:: PASSAGE SHOWN ::
********************
“You take the risk of being rejected. If you have pretensions to be an artist of any kind, you have to take the risk of people rejecting you and thinking you’re an arsehole.” – Roger Waters
After the artistic (and influence) success of the Beach Boys’ Pet Sounds and the stupendous artistic and commercial success of the Beatles’ Sgt. Pepper, the appetite of record buying audiences for “full length works” was well whetted. Musical artists of the next decade or so found themselves faced, however, with a choice. Did they, as many bands did, follow the “concept” approach introduced to rock audiences by Brian Wilson? Was there another path?
Under normal circumstances that “other path” might have been to follow the example of Bob Dylan, choosing to record albums of original songs without any overt conceptual framework. Certainly Dylan was pointing out that “other way” with his albums Highway 61 Revisited and Blonde on Blonde.
Dylan had retreated from the world after his motorcycle accident in mid 1966, but his work still cast a long shadow. Emerging from that shadow would be a group of artists whose work followed the Dylan model and who enjoyed as great, at times greater, commercial success than the bands following the Beach Boys/Beatles concept album model: singer/songwriters.
One of the noteworthy results of the success of singer/songwriter albums was the rise of women performers. In band-based rock there were a few female stars (Janis Joplin are Grace Slick are perhaps the best known examples), but the singer/songwriter movement provided voice for the sort of personal, intimate music that reflected its origin in folk music – too, the confessional school of poetry likely had some effect on the genre.
********************
:: STORED DATA ::
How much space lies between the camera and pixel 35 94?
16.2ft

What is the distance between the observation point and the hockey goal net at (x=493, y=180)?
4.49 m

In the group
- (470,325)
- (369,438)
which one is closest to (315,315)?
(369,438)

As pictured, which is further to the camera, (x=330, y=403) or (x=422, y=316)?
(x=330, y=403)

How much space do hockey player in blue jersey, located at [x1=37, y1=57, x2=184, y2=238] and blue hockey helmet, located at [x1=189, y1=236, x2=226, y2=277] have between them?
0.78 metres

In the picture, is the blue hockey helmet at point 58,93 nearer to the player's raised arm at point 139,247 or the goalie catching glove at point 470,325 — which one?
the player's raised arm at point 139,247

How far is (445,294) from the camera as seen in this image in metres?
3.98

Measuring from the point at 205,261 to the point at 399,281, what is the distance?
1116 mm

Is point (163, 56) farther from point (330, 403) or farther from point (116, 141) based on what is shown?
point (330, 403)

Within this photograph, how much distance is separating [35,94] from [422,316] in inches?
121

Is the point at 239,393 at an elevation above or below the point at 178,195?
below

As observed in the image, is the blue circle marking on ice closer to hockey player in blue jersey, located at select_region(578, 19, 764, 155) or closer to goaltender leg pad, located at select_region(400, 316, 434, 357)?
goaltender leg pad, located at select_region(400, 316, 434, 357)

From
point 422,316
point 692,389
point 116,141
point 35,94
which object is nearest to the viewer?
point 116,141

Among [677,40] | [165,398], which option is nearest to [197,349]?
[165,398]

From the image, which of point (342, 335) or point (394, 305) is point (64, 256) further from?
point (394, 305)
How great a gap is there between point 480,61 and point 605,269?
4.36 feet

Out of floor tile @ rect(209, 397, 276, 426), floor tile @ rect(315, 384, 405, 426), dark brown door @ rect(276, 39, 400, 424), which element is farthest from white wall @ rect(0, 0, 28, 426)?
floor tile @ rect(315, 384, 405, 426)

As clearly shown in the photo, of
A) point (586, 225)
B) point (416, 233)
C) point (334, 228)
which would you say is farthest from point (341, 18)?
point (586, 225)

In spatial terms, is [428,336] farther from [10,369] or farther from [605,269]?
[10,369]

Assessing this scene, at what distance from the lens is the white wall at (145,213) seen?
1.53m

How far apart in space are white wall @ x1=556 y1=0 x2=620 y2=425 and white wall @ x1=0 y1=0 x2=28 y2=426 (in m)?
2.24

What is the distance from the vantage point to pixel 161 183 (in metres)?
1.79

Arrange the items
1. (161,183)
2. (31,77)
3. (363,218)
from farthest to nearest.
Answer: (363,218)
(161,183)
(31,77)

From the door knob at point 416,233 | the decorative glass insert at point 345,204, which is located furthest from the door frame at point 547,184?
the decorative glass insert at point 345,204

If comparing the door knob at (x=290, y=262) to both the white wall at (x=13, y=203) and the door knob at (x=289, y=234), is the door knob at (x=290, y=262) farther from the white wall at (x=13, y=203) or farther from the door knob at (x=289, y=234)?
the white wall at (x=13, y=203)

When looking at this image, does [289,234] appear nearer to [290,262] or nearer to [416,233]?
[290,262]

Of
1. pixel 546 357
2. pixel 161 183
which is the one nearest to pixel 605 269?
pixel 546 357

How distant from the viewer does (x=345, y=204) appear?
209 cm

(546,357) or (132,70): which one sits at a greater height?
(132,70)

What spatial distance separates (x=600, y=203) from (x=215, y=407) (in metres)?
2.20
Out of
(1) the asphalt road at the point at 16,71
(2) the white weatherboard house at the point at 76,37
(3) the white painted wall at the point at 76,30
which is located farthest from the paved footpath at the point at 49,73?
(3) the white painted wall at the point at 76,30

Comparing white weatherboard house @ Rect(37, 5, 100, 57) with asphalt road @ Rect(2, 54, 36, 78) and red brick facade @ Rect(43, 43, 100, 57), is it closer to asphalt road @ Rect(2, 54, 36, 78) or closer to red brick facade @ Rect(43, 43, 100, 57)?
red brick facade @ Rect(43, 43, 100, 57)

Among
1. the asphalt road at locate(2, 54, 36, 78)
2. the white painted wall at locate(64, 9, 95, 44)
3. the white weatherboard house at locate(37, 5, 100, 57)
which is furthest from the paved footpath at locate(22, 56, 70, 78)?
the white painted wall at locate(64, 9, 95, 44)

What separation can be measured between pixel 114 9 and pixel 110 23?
********************
:: SET TASKS ::
1 – Rewrite the records from their first line up to and including the line with "0.78 metres", changing "camera" to "viewer" and leaving everything else as it is.
2 – Continue the essay on singer/songwriters and the album era from the point where it stops.
The records have no connection to the text.

:: TASK-BY-TASK OUTPUTS ::
1 –
How much space lies between the viewer and pixel 35 94?
16.2ft

What is the distance between the observation point and the hockey goal net at (x=493, y=180)?
4.49 m

In the group
- (470,325)
- (369,438)
which one is closest to (315,315)?
(369,438)

As pictured, which is further to the viewer, (x=330, y=403) or (x=422, y=316)?
(x=330, y=403)

How much space do hockey player in blue jersey, located at [x1=37, y1=57, x2=184, y2=238] and blue hockey helmet, located at [x1=189, y1=236, x2=226, y2=277] have between them?
0.78 metres

2 –
The work of Carly Simon, Carole King, and Joni Mitchell resonated with women record buyers who found themselves struggling with many of the same issues that these artists wrote and sang about. Indeed, their songs about the changing relationship dynamics between men and women spoke powerfully to both genders – Simon’s “That’s The Way I’ve Always Heard It Should Be,” King’s “It’s Too Late,” and Mitchell in “Help Me” explore, from a woman’s viewpoint, the relationship expectations of a previous generation and the subtle, insidious imposition of those expectations on the next generation (Simon), the struggle on both sides of a relationship to admit its failure (King), and the uncertainty and angst of beginning a new relationship (Mitchell).
There were male singer/songwriters, too, some joined together in bands (Crosby, Stills, and Nash), most, like their female counterparts, worked alone. The most notable of these, James Taylor, explored, from a male perspective, the complicated, changing relationship dynamics of their generation.
At the same time bands were still exploring the concept album genre. Two albums, both of which enjoyed immediate and long lived commercial and artistic triumph, best represent perhaps the continuing success of the the album as the preferred musical form.
The Eagles’ Hotel California captured the zeitgeist of the 1970’s. It is, in its own way, a sort of “mirror cracked” version of Little Deuce Coupe, the Brian Wilson written Beach Boys’ concept album about California (really American in its obsession with cars) teen culture. Hotel California gives the listener those Californian (really, American) teens grown up and grown angst ridden from navigating difficult relationships, dealing with the effects of drug culture, and enduring the other social-cultural changes wrought by the sixties.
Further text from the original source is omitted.